- [Excerpted text]:
-- -- --

As we swing back and forth through their lives and lies, we learn Ali and Dahlia meet at 14 in 2002, when he tries to shoot her and her brother Asher with a sling-bow. Not long after after she gives him a speed Bar Mitzvah. Dahlia wants to show Ali where his grandparents’ house was, and the sea. Love shyly blossoms – Dahlia takes the lead – but then do does war, exploding into their lives, dropping uniforms on Asher and Dahlia.
There’s a teasing savage stand-off, first as Ali disbelieves she’s a lawyer, but sent as a deliberate plant to a known backstory. She doubts she can represent him anyway. Words like ‘retaliation’ have to be dropped, the opposite of his first encounter where Ali’s kicked to adopt formulaic self-incriminating formulae.
Each subsequent meeting – interspersed with a chronological series of flashbacks – is freighted with memory, desire and defensiveness. Food, gifts, at one unguarded moment a passionate kiss from Dahlia: each destabilize their attempts to get them both out of jail; and the top lawyer Dahlia’s miraculously engaged.

-- -- --

- [Data extract]:
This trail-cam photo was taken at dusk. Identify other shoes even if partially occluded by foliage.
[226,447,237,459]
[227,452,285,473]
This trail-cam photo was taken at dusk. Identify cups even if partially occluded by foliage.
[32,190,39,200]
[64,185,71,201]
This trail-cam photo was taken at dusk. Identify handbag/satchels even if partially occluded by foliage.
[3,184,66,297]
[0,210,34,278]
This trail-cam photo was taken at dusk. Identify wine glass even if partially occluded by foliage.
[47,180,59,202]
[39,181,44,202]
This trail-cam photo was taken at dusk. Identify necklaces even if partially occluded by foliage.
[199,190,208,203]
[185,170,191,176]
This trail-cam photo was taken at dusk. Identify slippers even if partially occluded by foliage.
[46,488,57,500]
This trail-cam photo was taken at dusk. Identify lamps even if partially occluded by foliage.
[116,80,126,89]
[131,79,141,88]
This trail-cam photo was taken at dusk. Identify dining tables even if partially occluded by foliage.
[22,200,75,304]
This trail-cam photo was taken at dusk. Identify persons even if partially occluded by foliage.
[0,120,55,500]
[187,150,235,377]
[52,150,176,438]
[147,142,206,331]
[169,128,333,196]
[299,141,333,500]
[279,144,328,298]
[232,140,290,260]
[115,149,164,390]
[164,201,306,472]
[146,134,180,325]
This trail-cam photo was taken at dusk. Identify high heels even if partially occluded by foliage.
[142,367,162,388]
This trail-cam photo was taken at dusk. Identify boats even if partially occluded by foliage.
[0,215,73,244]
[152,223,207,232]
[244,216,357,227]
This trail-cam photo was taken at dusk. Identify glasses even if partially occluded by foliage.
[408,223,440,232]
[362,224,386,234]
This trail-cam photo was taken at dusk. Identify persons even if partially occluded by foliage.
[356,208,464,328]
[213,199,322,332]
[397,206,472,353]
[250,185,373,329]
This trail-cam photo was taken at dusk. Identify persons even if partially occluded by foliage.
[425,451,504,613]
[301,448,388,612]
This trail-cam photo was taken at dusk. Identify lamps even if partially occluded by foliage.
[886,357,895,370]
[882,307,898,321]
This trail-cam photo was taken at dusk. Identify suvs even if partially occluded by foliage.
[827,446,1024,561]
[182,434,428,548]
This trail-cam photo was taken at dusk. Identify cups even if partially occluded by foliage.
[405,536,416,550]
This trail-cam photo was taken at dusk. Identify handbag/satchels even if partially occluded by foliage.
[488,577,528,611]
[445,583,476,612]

-- -- --

Set down, word for word, the passage of the text about Ali and Dahlia from "There’s a teasing" to "Dahlia’s miraculously engaged.". Rely solely on the text about Ali and Dahlia, not on the rows.

- [Written answer]:
There’s a teasing savage stand-off, first as Ali disbelieves she’s a lawyer, but sent as a deliberate plant to a known backstory. She doubts she can represent him anyway. Words like ‘retaliation’ have to be dropped, the opposite of his first encounter where Ali’s kicked to adopt formulaic self-incriminating formulae.
Each subsequent meeting – interspersed with a chronological series of flashbacks – is freighted with memory, desire and defensiveness. Food, gifts, at one unguarded moment a passionate kiss from Dahlia: each destabilize their attempts to get them both out of jail; and the top lawyer Dahlia’s miraculously engaged.